(PROVIDED DATA)
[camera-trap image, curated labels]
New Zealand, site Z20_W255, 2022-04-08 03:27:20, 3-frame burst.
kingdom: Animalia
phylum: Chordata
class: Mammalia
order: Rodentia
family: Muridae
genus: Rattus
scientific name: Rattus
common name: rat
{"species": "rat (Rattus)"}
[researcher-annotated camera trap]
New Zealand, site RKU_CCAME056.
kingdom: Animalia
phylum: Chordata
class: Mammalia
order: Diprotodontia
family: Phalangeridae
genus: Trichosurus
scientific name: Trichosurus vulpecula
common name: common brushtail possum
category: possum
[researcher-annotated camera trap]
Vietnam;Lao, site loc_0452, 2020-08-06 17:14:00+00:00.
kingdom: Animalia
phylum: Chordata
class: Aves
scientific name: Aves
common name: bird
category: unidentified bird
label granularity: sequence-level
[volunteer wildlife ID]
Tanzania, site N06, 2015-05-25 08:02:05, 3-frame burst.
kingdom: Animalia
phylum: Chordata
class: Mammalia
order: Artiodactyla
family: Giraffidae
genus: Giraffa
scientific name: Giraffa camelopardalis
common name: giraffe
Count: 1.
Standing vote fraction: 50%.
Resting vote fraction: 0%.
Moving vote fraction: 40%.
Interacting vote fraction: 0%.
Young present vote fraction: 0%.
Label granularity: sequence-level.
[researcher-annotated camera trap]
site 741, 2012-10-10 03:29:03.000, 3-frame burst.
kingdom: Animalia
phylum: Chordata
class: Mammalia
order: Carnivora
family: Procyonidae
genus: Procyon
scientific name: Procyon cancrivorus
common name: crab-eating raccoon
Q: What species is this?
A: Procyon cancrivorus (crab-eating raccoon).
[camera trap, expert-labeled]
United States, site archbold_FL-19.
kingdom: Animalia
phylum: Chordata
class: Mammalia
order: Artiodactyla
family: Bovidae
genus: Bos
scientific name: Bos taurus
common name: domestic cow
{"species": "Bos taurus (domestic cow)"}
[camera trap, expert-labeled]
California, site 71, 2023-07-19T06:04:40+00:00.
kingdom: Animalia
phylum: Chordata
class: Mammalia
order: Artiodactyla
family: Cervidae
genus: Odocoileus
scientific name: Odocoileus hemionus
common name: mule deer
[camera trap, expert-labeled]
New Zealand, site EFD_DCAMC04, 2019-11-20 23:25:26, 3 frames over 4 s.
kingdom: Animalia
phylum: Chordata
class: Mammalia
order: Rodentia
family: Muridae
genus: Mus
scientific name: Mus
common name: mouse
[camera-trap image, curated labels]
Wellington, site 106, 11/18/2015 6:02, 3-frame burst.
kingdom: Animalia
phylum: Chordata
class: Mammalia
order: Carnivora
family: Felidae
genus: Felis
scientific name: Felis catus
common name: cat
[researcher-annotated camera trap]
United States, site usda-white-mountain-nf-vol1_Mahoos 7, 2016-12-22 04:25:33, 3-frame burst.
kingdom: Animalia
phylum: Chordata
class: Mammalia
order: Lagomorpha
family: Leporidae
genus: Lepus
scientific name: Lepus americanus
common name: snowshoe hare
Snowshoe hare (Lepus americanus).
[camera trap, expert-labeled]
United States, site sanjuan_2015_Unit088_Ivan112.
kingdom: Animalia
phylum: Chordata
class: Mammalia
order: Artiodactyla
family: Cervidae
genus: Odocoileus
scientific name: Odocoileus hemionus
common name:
(End PROVIDED DATA)
* _WORK TO BE COMPLETED_
Could you restate every entry verbatim, please?

* _RESPONSE_
[camera-trap image, curated labels]
New Zealand, site Z20_W255, 2022-04-08 03:27:20, 3-frame burst.
kingdom: Animalia
phylum: Chordata
class: Mammalia
order: Rodentia
family: Muridae
genus: Rattus
scientific name: Rattus
common name: rat
{"species": "rat (Rattus)"}
[researcher-annotated camera trap]
New Zealand, site RKU_CCAME056.
kingdom: Animalia
phylum: Chordata
class: Mammalia
order: Diprotodontia
family: Phalangeridae
genus: Trichosurus
scientific name: Trichosurus vulpecula
common name: common brushtail possum
category: possum
[researcher-annotated camera trap]
Vietnam;Lao, site loc_0452, 2020-08-06 17:14:00+00:00.
kingdom: Animalia
phylum: Chordata
class: Aves
scientific name: Aves
common name: bird
category: unidentified bird
label granularity: sequence-level
[volunteer wildlife ID]
Tanzania, site N06, 2015-05-25 08:02:05, 3-frame burst.
kingdom: Animalia
phylum: Chordata
class: Mammalia
order: Artiodactyla
family: Giraffidae
genus: Giraffa
scientific name: Giraffa camelopardalis
common name: giraffe
Count: 1.
Standing vote fraction: 50%.
Resting vote fraction: 0%.
Moving vote fraction: 40%.
Interacting vote fraction: 0%.
Young present vote fraction: 0%.
Label granularity: sequence-level.
[researcher-annotated camera trap]
site 741, 2012-10-10 03:29:03.000, 3-frame burst.
kingdom: Animalia
phylum: Chordata
class: Mammalia
order: Carnivora
family: Procyonidae
genus: Procyon
scientific name: Procyon cancrivorus
common name: crab-eating raccoon
Q: What species is this?
A: Procyon cancrivorus (crab-eating raccoon).
[camera trap, expert-labeled]
United States, site archbold_FL-19.
kingdom: Animalia
phylum: Chordata
class: Mammalia
order: Artiodactyla
family: Bovidae
genus: Bos
scientific name: Bos taurus
common name: domestic cow
{"species": "Bos taurus (domestic cow)"}
[camera trap, expert-labeled]
California, site 71, 2023-07-19T06:04:40+00:00.
kingdom: Animalia
phylum: Chordata
class: Mammalia
order: Artiodactyla
family: Cervidae
genus: Odocoileus
scientific name: Odocoileus hemionus
common name: mule deer
[camera trap, expert-labeled]
New Zealand, site EFD_DCAMC04, 2019-11-20 23:25:26, 3 frames over 4 s.
kingdom: Animalia
phylum: Chordata
class: Mammalia
order: Rodentia
family: Muridae
genus: Mus
scientific name: Mus
common name: mouse
[camera-trap image, curated labels]
Wellington, site 106, 11/18/2015 6:02, 3-frame burst.
kingdom: Animalia
phylum: Chordata
class: Mammalia
order: Carnivora
family: Felidae
genus: Felis
scientific name: Felis catus
common name: cat
[researcher-annotated camera trap]
United States, site usda-white-mountain-nf-vol1_Mahoos 7, 2016-12-22 04:25:33, 3-frame burst.
kingdom: Animalia
phylum: Chordata
class: Mammalia
order: Lagomorpha
family: Leporidae
genus: Lepus
scientific name: Lepus americanus
common name: snowshoe hare
Snowshoe hare (Lepus americanus).
[camera trap, expert-labeled]
United States, site sanjuan_2015_Unit088_Ivan112.
kingdom: Animalia
phylum: Chordata
class: Mammalia
order: Artiodactyla
family: Cervidae
genus: Odocoileus
scientific name: Odocoileus hemionus
common name:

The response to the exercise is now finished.